The Ministry of Information and Communications (MIC) has launched an artificial intelligence (AI)-based  Vietnamese-language speech-to-text generator, VAIS, and a text-to-speech engine, Vbee, during a ceremony in Hanoi.

The launch formed part of a series of events hosted by the Ministry to introduce a selection of Made-in-Vietnam digital platforms contributing to the country’s digital transformation and e-government building.

According to a media report, addressing the event, the Deputy Minister of MIC, Nguyen Thanh Hung, said VAIS and Vbee are the two pioneering digital platforms in Vietnam that use AI to convert speech to text and vice versa.

The applications are sponsored by the Ministry.

VAIS can recognise various Vietnamese accents from all northern, central, and southern regions with an accuracy rate of up to 95% and immediately produce results at an exceptional speed.

Deputy Minister added that it can still convert speech to text effectively in a noisy environment or from a long distance.

It has been used by many governmental organisations, including the Offices of the Party Central Committee, the Government and the National Assembly, MIC, and the Hanoi People’s Committee.

Meanwhile, Vbee converts written texts into spoken words with emotions, he explained, it can predict the way a person reads a word, or abbreviations and specific words in the Vietnamese language that no other platform can offer.

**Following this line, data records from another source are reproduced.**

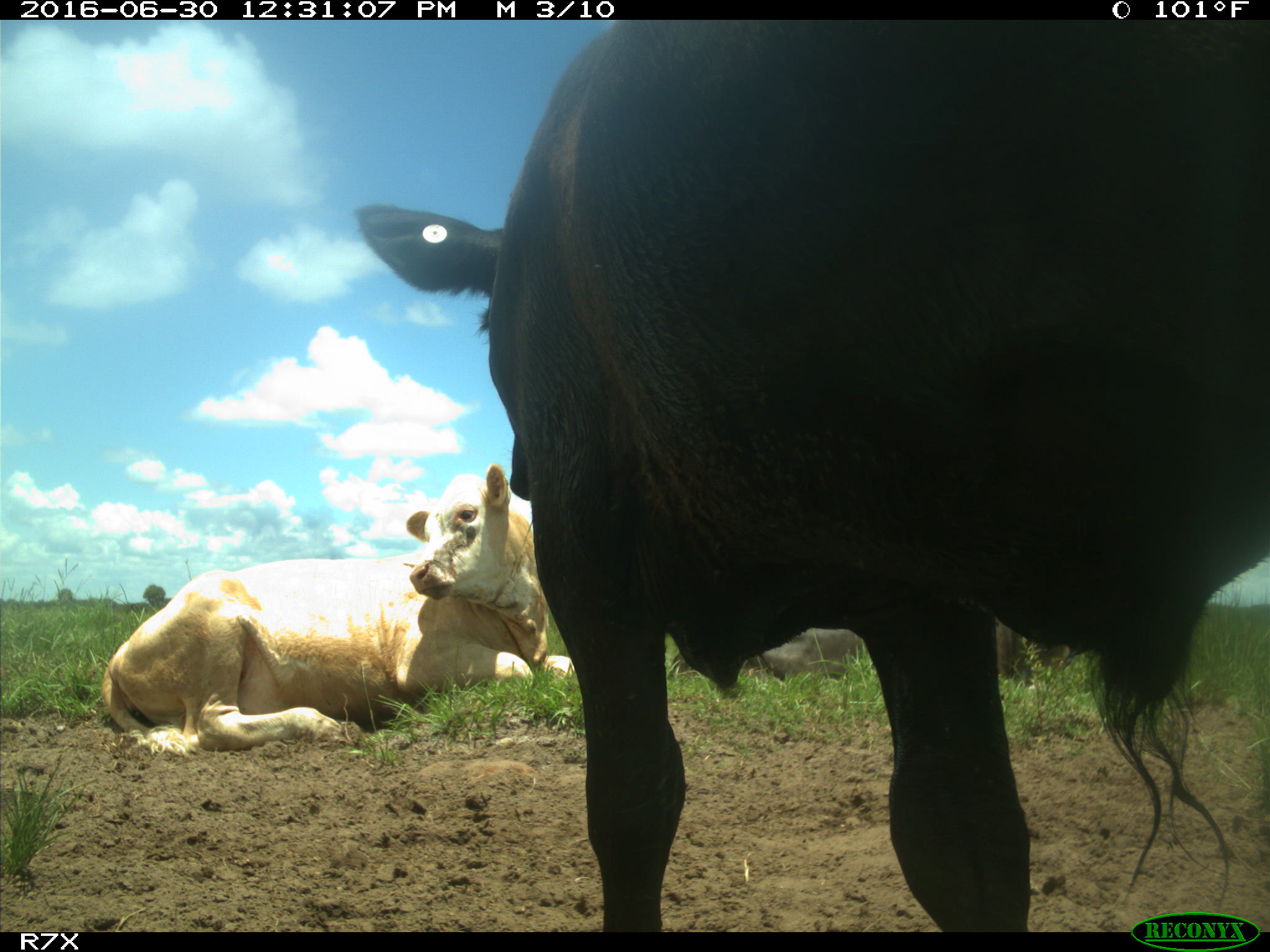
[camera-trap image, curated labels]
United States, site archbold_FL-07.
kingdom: Animalia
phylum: Chordata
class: Mammalia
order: Artiodactyla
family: Bovidae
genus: Bos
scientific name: Bos taurus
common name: domestic cow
Bos taurus (domestic cow).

The two platforms are available on the official websites.

Vietnam is in the early stage of AI development. It has made a strong start at the A level and is moving towards the B and C levels.

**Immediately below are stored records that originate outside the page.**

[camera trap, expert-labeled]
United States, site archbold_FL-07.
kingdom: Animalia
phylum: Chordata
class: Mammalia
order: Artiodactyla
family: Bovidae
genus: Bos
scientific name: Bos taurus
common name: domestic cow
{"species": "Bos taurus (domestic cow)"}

AI is present in Vietnam in all fields where data is generated and in automation, such as corporate financial reports, failure prediction or machine maintenance, and process automation.

According to an industry expert, AI will be popular due to mobile terminals, cloud computing, machine learning algorithms, and deep learning in increasingly faster and stronger infrastructure.

A press release quoted an AI-based services company that believes that the demand for AI is very high, especially in agriculture, service, environment, administration management, and transport. However, the development has been hindered by the thinking that AI application is still ‘unnecessary’ or ‘too early’ for a developing country like Vietnam.

AI has been used at farms to predict crops, crop diseases, and increase yield and harvesting quality. State management agencies use AI to manage traffic and replace paper tickets.

There are four problems that Vietnam’s businesses need to solve, including market demand, manpower with adequate knowledge of AI theory and related tools, data collection, and issues that need to be solved with Vietnamese natural language.

Though technology giants and academic researchers have basic tools, it will be expensive to use them. They are still not flexible enough and it will take time to localise them, the release noted.

Therefore, Vietnam needs to seek manpower that can undertake this work, from universities, academies, and research centres. Most polytechnic universities and junior colleges provide AI training to students.